No puede sorprender aquí la mención musical. En su pequeño libro Alegría de la Tierra, don Mario, al desarrollar su ensayo Una taza de café, nos recuerda que así como el cacao fue en la época colonial el soporte económico de los mantuanos, los señores del poder criollo ligado a la Corona española, “el mestizo café va a ser el fruto republicano por excelencia (…) y con el café apareció la música”, nuestra música, “románticas melodías del cuarteto de Juan Manuel Olivares, Francisco Velázquez y los dos Carreños”; es decir, la Independencia se va haciendo a lomo de caballo , siembra de café y canciones con color de patria nueva.

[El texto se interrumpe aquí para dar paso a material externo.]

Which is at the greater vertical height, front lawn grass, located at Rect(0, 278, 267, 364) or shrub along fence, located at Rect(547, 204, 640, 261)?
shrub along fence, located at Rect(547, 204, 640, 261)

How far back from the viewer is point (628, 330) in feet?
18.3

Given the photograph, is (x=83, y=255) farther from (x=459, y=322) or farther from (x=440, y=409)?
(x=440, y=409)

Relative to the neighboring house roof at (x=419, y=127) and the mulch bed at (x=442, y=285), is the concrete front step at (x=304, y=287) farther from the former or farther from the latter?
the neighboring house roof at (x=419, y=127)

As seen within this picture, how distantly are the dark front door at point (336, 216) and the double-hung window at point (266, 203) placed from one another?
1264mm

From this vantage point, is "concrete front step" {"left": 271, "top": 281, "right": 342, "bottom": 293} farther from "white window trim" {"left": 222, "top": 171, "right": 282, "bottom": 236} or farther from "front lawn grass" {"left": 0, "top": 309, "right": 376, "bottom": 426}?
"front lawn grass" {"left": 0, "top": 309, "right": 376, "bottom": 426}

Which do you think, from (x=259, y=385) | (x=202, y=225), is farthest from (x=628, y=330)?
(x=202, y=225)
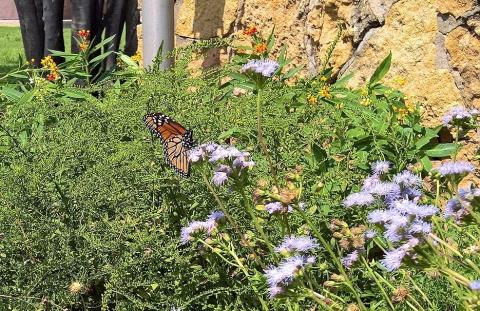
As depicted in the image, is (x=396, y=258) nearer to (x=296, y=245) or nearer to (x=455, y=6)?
(x=296, y=245)

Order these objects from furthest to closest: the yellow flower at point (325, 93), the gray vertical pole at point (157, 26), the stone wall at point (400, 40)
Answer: the gray vertical pole at point (157, 26), the yellow flower at point (325, 93), the stone wall at point (400, 40)

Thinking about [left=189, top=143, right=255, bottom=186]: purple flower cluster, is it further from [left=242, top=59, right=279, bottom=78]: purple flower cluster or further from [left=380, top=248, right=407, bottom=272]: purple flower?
[left=380, top=248, right=407, bottom=272]: purple flower

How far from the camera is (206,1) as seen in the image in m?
5.05

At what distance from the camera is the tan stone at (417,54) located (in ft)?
11.8

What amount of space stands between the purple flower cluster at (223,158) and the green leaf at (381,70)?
5.35ft

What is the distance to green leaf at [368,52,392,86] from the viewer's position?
3676mm

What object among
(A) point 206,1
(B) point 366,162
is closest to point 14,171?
(B) point 366,162

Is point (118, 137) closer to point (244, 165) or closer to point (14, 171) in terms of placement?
point (14, 171)

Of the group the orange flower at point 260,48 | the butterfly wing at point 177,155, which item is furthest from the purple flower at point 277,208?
the orange flower at point 260,48

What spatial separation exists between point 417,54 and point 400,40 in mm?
109

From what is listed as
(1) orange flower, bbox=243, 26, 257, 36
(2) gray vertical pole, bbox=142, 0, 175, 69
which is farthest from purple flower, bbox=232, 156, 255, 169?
(1) orange flower, bbox=243, 26, 257, 36

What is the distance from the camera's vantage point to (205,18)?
16.6 ft

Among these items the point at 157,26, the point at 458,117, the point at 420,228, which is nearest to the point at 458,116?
the point at 458,117

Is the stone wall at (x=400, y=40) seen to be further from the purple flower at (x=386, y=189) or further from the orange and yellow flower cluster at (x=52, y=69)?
the purple flower at (x=386, y=189)
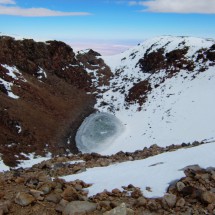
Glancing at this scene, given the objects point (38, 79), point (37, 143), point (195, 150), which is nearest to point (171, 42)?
point (38, 79)

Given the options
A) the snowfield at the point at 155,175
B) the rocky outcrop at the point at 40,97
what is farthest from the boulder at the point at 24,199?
the rocky outcrop at the point at 40,97

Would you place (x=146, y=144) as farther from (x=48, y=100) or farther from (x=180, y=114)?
(x=48, y=100)

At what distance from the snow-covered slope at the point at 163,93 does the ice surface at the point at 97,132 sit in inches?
43.7

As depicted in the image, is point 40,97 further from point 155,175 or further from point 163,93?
point 155,175

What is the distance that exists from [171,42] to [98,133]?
115 feet

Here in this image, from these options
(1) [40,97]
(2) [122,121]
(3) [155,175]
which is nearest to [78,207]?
(3) [155,175]

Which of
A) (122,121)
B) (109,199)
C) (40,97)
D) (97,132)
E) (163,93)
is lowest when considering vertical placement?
(97,132)

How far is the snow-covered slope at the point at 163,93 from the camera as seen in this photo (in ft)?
120

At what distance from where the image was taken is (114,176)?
37.1ft

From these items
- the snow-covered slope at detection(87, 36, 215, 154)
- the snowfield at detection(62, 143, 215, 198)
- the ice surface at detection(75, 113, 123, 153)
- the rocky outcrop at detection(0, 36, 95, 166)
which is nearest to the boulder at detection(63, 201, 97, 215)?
the snowfield at detection(62, 143, 215, 198)

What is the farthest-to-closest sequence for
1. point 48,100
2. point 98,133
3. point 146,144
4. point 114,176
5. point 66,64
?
point 66,64, point 48,100, point 98,133, point 146,144, point 114,176

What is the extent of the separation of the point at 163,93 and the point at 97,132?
46.6 ft

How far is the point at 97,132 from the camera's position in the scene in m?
41.4

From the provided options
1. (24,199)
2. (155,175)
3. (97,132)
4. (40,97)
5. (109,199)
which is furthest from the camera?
(40,97)
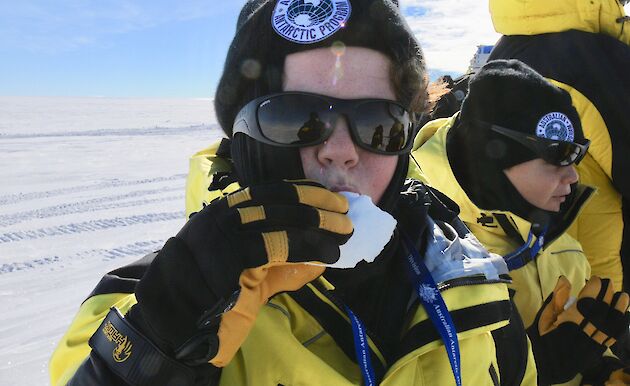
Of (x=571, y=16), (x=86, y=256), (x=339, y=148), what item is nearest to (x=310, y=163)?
A: (x=339, y=148)

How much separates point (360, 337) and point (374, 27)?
0.75 metres

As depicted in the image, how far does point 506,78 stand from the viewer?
210 centimetres

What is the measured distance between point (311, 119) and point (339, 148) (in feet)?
0.30

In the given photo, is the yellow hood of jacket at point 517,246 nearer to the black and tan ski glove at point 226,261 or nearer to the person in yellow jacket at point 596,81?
the person in yellow jacket at point 596,81

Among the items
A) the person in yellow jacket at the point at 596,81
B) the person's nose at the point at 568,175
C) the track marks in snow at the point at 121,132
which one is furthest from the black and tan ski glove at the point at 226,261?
the track marks in snow at the point at 121,132

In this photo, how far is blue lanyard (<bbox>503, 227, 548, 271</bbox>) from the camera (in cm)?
188

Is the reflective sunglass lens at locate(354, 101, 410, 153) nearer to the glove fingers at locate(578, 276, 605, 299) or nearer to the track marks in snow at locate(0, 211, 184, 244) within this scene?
the glove fingers at locate(578, 276, 605, 299)

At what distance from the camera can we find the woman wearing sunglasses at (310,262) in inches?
32.5

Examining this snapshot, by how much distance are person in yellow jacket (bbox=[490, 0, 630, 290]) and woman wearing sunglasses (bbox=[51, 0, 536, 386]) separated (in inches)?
59.5

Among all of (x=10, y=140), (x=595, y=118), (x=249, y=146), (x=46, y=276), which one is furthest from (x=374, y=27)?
(x=10, y=140)

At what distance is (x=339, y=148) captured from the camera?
1074 millimetres

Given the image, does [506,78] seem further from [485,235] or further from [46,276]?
[46,276]

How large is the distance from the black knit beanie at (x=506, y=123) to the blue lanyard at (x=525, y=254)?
0.32ft

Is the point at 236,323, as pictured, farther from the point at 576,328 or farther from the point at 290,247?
the point at 576,328
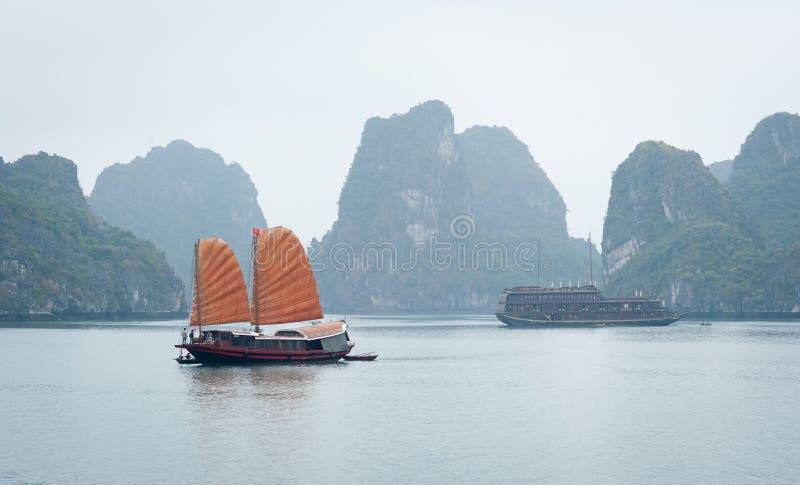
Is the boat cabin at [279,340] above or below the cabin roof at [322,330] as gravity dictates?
below

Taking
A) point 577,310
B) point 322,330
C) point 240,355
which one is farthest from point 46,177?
point 240,355

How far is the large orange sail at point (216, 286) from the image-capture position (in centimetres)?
6009

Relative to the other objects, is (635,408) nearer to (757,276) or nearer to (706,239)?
(757,276)

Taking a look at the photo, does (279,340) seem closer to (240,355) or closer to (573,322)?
(240,355)

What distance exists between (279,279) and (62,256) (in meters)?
111

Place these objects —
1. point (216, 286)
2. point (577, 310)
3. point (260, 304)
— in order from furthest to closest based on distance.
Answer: point (577, 310), point (260, 304), point (216, 286)

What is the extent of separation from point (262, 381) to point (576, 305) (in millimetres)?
90707

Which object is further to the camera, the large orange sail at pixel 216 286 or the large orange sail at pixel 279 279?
the large orange sail at pixel 279 279

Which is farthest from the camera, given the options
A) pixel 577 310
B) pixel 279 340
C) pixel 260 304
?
pixel 577 310

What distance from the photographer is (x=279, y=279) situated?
205ft

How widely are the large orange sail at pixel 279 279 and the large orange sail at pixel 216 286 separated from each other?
147cm

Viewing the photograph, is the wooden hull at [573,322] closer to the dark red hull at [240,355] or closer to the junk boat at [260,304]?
the junk boat at [260,304]

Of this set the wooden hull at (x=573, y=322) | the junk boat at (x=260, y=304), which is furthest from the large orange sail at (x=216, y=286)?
the wooden hull at (x=573, y=322)

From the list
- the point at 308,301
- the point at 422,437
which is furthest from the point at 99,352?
the point at 422,437
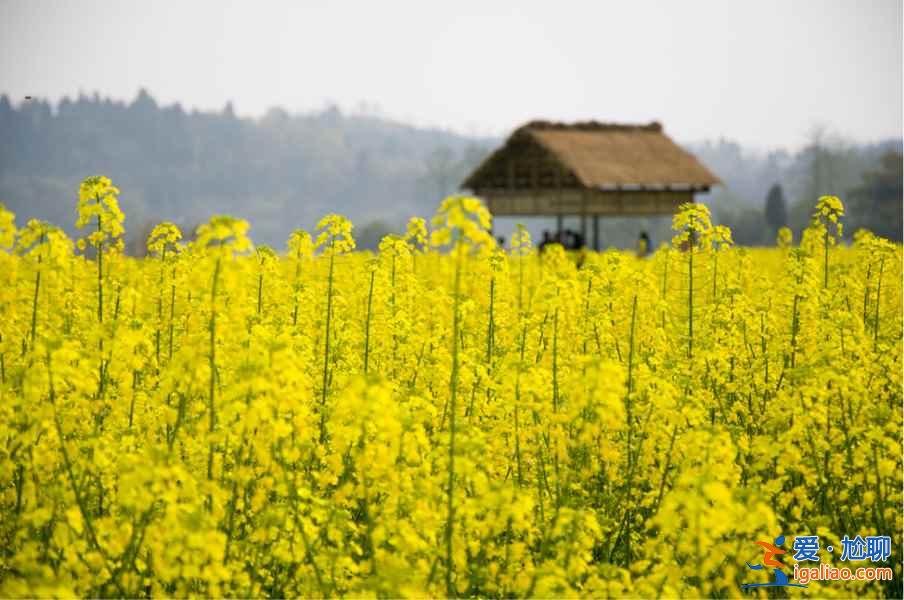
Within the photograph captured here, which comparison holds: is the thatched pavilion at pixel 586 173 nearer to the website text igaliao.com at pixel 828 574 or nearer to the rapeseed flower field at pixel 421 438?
the rapeseed flower field at pixel 421 438

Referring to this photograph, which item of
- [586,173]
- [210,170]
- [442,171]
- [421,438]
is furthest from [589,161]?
[210,170]

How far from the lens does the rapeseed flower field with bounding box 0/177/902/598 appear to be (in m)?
6.01

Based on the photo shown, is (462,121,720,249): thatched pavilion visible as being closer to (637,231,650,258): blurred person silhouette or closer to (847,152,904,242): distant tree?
(637,231,650,258): blurred person silhouette

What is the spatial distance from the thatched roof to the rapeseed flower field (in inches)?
868

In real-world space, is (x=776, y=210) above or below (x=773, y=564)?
above

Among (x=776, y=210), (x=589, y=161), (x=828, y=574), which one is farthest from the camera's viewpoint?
(x=776, y=210)

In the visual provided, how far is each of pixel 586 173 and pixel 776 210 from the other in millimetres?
57742

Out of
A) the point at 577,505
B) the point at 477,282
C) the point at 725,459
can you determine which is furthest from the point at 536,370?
the point at 477,282

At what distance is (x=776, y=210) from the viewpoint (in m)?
86.1

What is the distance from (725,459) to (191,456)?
4.06 metres

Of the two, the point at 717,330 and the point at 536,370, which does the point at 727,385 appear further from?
the point at 536,370

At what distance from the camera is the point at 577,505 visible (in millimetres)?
7770

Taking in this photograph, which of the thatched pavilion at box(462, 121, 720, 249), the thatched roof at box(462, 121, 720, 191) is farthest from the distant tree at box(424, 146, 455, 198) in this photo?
the thatched pavilion at box(462, 121, 720, 249)

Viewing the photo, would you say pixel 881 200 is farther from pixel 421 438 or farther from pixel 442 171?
pixel 442 171
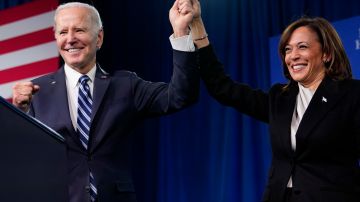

MUSA PARA TODOS LOS GUSTOS
Aquel genésico ambiente de música y café y sorda rebeldía en la quietud inconforme de los cafetales que puja en la agonizante posesión de la bemba borbónica, es lo que intenta mostrar el compositor popular venezolano Hugo Blanco en su canción Moliendo Café; la nueva sociedad en dolor de parto va surgiendo con el florecimiento del café en la montaña, cuyos menguados restos pinta para nuestra época la compositora Conny Méndez en su poema canción Tierruca; la montaña, los Andes, lo que también ve al bajar de Escuque a Valera Laín Sánchez, heterónimo del querido poeta panandino Pedro Pablo Paredes: “…arriba, dominándolo todo, las ramas amparadoras de los bucares (…), más abajo, a buen cobijo de los rigores solares, verdeoscuro, en toda su lozanía, el cafetal”. Conny Méndez canta: “Florece en la montaña el cafetal, canta la paraulata y el turpial”. La montaña de nuestras serranías, la que con el mismo amor telúrico devela el compositor y musicólogo tachirense Luis Felipe Ramón y Rivera: “Andina es mi montaña/, mi tiple, mi ruana,/ son andinas las brisas/ que acarician mi piel,/ en las cumbres enhiestas/ florece la mañana/ y en la boca aldeana/ florece un sol también.” A lo que suma otro tachirense, el poeta Manuel Felipe Rugeles, hoy en el total olvido de los estudiosos y cultores de la poesía en Venezuela: “La jícara rebosante/ de olorosa y tibia miel/ tiembla en tus manos muchacha/ de ojos color de café./ Huele el cafetal en flor./ Muy pronto estarán las pomas/ maduras como el amor”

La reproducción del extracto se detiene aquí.